Os pica-paus da bolota não são só comunistas. São também swingers

Os pica-paus da bolota, famosos por criar celeiros com dezenas de milhares de bolotas, têm um comportamento social tão peculiar e laços familiares tão estreitos que os ornitólogos da Guerra Fria lhe chamaram “pássaro comunista”.

Os pica-paus da bolota – Melanerpes formicivorus – são pássaros de porte médio com plumagem exuberante que chamam a atenção. No entanto, o que os faz especialmente conhecidos é a sua dependência de bolotas.

Uma vez que estas aparecem sazonalmente, estes pica-paus garantem um fornecimento constante ao longo do ano, construindo grande “celeiros” para as armazenar. São muitas vezes construídos por dezenas de milhares de aves, que perfuram milhares de buracos nas árvores ou numa outra estrutura de madeira.

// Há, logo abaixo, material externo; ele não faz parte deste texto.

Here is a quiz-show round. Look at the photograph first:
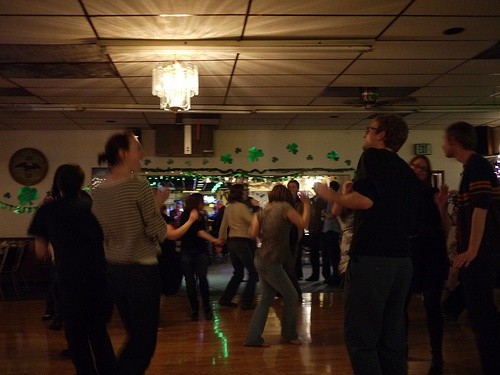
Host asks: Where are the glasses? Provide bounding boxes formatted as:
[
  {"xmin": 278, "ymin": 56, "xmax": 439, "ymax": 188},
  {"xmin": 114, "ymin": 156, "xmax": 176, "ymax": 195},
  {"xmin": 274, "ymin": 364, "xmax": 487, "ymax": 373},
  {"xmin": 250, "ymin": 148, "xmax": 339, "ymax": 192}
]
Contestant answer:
[
  {"xmin": 365, "ymin": 126, "xmax": 378, "ymax": 134},
  {"xmin": 412, "ymin": 163, "xmax": 430, "ymax": 173},
  {"xmin": 243, "ymin": 189, "xmax": 249, "ymax": 191}
]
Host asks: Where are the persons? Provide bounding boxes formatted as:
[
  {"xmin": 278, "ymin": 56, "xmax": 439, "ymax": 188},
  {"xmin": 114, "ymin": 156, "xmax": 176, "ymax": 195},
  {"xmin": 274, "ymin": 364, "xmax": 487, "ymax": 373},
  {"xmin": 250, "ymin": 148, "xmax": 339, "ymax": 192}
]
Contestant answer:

Mas este não é o único traço que os torna únicos: os pica-paus de bolota têm uma estrutura social complexa que os distingue das outras aves. Vivem em grupos familiares que podem ter até 15 adultos, mantêm e defendem o celeiro e ajudam a criar os pintainhos num único ninho.

Esta é uma estrutura familiar tão incomum nos pássaros que o ilustrador de animação Walter Lantz se inspirou nesta espécie para criar o Woody Woodpecker, o famoso pica-pau que nem durante a sua lua-de-mel deixava de perfurar o telhado da sua cabana para construir o celeiro.

A estrutura familiar dos pica-paus das bolotas foi inicialmente estudada em 1925 pelo cientista Frank Leach, que na altura, pouco mais de 7 anos após a revolução russa, publicou um artigo onde não hesitou em chamar comunistas aos pica-paus da bolota.

Frank A. Leach / The Condor

Observações de campo a longo prazo da actividade destas simpáticas aves sugerem que o seu comportamento peculiar e a demografia das suas comunidades deriva da sua dependência das bolotas, que influenciam os seus comportamentos sociais.

Durante mais de 40 verões, o ornitólogo Walter Koenig, professor da Universidade de Cornell em Nova York, e a sua equipa viajaram para o Hastings Natural History Reservation, na California, para estudar a complexidade social destas aves. Os resultados da pesquisa foram publicados em 2015.

A equipa tem recolhido o ADN das aves para conseguir acompanhar a relação genética entre os animais. Os resultados revelaram que estes animais são poliginandros, um comportamento extremamente raro em aves, em que machos e fêmeas trocam entre si os parceiros de acasalamento durante a época de reprodução.

“Os machos reprodutores estão todos relacionados uns com os outros, as fêmeas reprodutoras também”, explicou o professor Koenig. “Mas os machos reprodutores não estão relacionados com as fêmeas”, uma vez que os pássaros evitam a endogamia.

A genética revelou também que alguns adultos não se reproduzem, limitando-se a ajudar as crias. Começar um grupo familiar exige iniciar a construção de um novo celeiro, e isso faz com que deixar o grupo parental seja uma decisão séria, que deve ser ponderada.

“Como não se conseguem reproduzir, estes pica-paus preferem permanecer no grupo em que nasceram e ajudar a criar os irmãos mais novos“, explica o professor Koenig.

Quando há 100 anos Frank Leach estudou os pica-paus da bolota, estava ainda longe de adivinhar a complexidade das relações familiares destas aves, que são não só comunistas, mas também verdadeiros swingers.